WSU shuttered its theater department in 2008, but in an effort to maintain a continued presence of theater at WSU, former president Elson Floyd established the university's current Performing Arts program in 2011. Two student clubs, STAGE and Nuthouse Improv Comedy, are the lifeblood of the theater scene on campus and in Pullman in general. They work out of a 400-seat proscenium called Jones Theater and a 144-seat blackbox called the Wadleigh Theatre. Professors Benjamin Gonzales and Mary Trotter and two other administrators oversee the program. The professors' contracts won't be renewed after the theater's final show in April.

Gonzalez told me he doesn't know what will happen to the theater spaces following the dissolution of the program. His twin daughters turned two last week, and he's nervous about finding another job, but he's also nervous for the students in their theater program.

Though president Schultz eliminated Performing Arts, Gonzalez considered his and the students' work a success.

"I don’t think it was ever about ticket sales," he said. "I was part of the former theater department, and since the inception of the Performing Arts program our show attendance and our occupancy has skyrocketed. It’s true: no theater can live completely on ticket sales, but we were cranking out the shows. We were doing what we were hired to do."

Ted Tremper, former producer at The Daily Show and current director for Sarah Silverman’s I Love You, America!, graduated from WSU in 2004. He told me in an e-mail that "WSU’s performing arts community—specifically the student theater organization STAGE—was the highlight of [his] life in Pullman."

"It is impossible to understate how large of an impact it had on my life and career," he continued. "Being immersed in a community of creative artists taught me how to improvise, write sketch comedy and plays, and gave me my first chance at filmmaking."

"I think it's shameful that these cuts are happening," Tremper added. "I understand the need to prioritize STEM programs over the arts—it’s where the money is. But to eliminate the performing arts entirely does a disservice to all the students at WSU—not just the weird kids (like me) who called Daggy Hall home."
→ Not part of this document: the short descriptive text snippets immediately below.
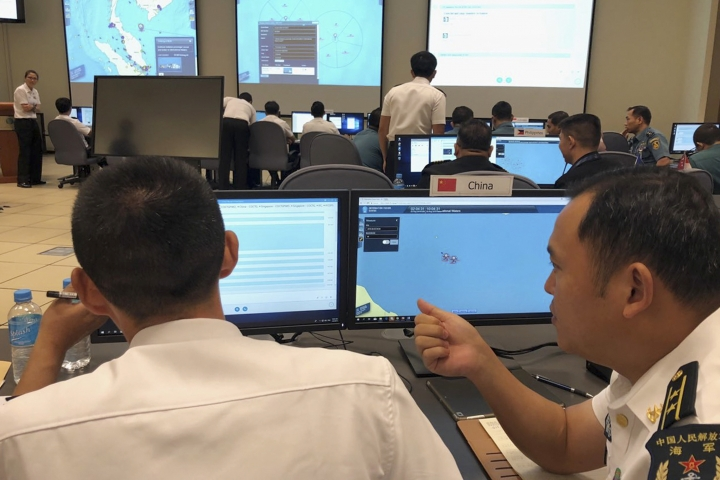 Chinese navy staff participate in a computer-simulated drill in Singapore, Friday, Aug. 3, 2018. Chinese and Southeast Asian naval forces have staged their first computer-simulated drills so they can jointly respond to emergencies and build trust amid the long-seething disputes in the South China Sea. The two-day exercises that ended Friday involved more than 40 sailors from China and the 10-member Association of Southeast Asian Nations. (AP Photo/Jim Gomez)
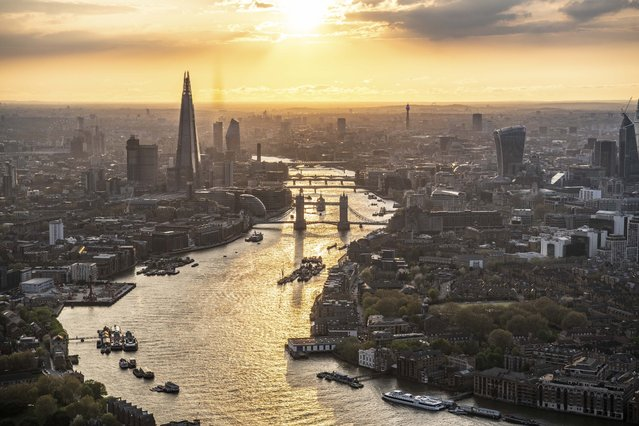 Sunset over London. Looking up the River Thames past Wapping to Tover Bridge, the Shard and the City of London. (Photo by Jason Hawkes/Caters News Agency)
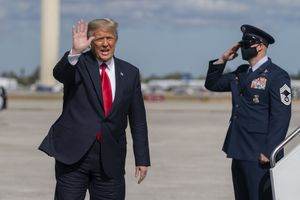 (Manuel Balce Ceneta | AP file photo) Former President Donald Trump waves to the members of the media after his final flight on Air Force One at Palm Beach International Airport in West Palm Beach, Fla., Wednesday, Jan. 20, 2021.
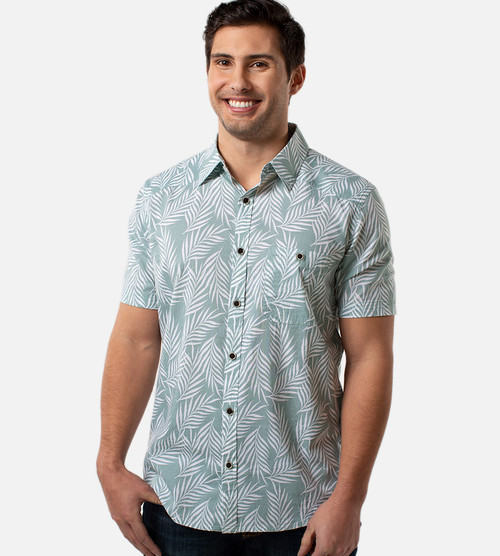 front view of model wearing ocean green foliage print button up shirt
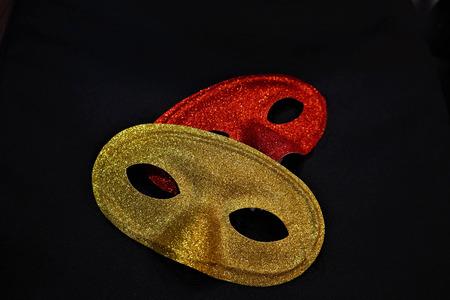 golden and red carnival masks on a black background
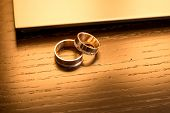 Pair Of White Gold Wedding Rings With Diamonds In Womens Ring And Matte Surface In Mens Ring. Silver poster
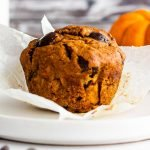 a lone pumpkin chocolate chip muffin on a white plate with the wrapper partially undone.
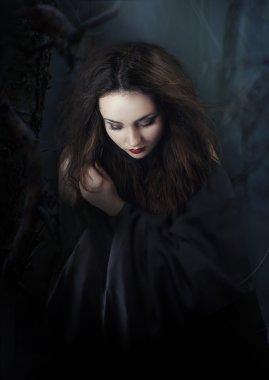 Dark woman. Vampire, witch
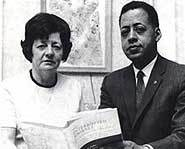 Betty and Barney Hill with a book they wrote about the abduction.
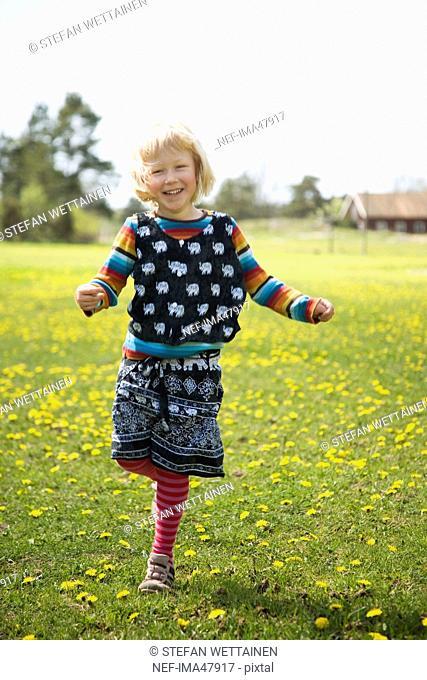 A girl standing on one leg, Varmdo, Sweden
"My theatre degree from Washington State pays my bills and has for over 10 years," says Laura Karavitis, production stage manager at Madison, Wisconsin's Forward Theatre. "My first job out of WSU with my theatre degree was as a personal assistant and illusion specialist for magician David Copperfield in Las Vegas and on international tour. I mean come the fuck on," she said.
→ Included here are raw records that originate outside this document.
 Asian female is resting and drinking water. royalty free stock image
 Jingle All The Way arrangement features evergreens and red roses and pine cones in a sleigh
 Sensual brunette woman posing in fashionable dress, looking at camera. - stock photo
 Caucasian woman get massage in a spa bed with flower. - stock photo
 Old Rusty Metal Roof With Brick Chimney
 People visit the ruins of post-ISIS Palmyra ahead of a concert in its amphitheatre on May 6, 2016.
"WSU has been sabotaging the theatre department and performing arts before I got there, the entire time I was there, and ever since," Karavitis added. "Of course something struggles when you suffocate it and don't ever talk about how it's getting regional and national recognition on a shoestring budget."

Stage and screen actor Jessica Weaver, who graduated from WSU's theater program in 2007, says she is who she is because of WSU theater. "The theatre department was the only thing that made me feel any sense of community, accomplishment, belonging, stability, and success," she said.

Quinn Hatch, a Chicago-based writer and comedian who graduated from WSU in 2007, said he would have been a college dropout if not for theater at the university. "Ben Gonzales took me under his wing and showed me what dedicating your life to art can do," he wrote in an e-mail.

I'm sure there are hundreds and thousands of stories just like these. Not just in Pullman, but all across the country, wherever universities are cutting back humanities in favor of football. University presidents like Schultz always say shit like "these decisions are painful...but they must be taken in order to restore the University’s overall fiscal health," as if he had no choice in the matter. But he does have a choice.

He can choose to be an academic institution and prioritize academic outcomes, or he can choose to be a business posing as an academic institution and prioritize returns on investment. Tacitly blaming diversity programs and theater for being unsustainable while also admitting to funding the programs with reserves, as Schultz does in his letter, reveals the choice he and WSU have been making for a long time.

*Eds note: This post originally suggested Moos was the current athletic director of WSU. Not the case. They're currently hiring for the position. We regret the error.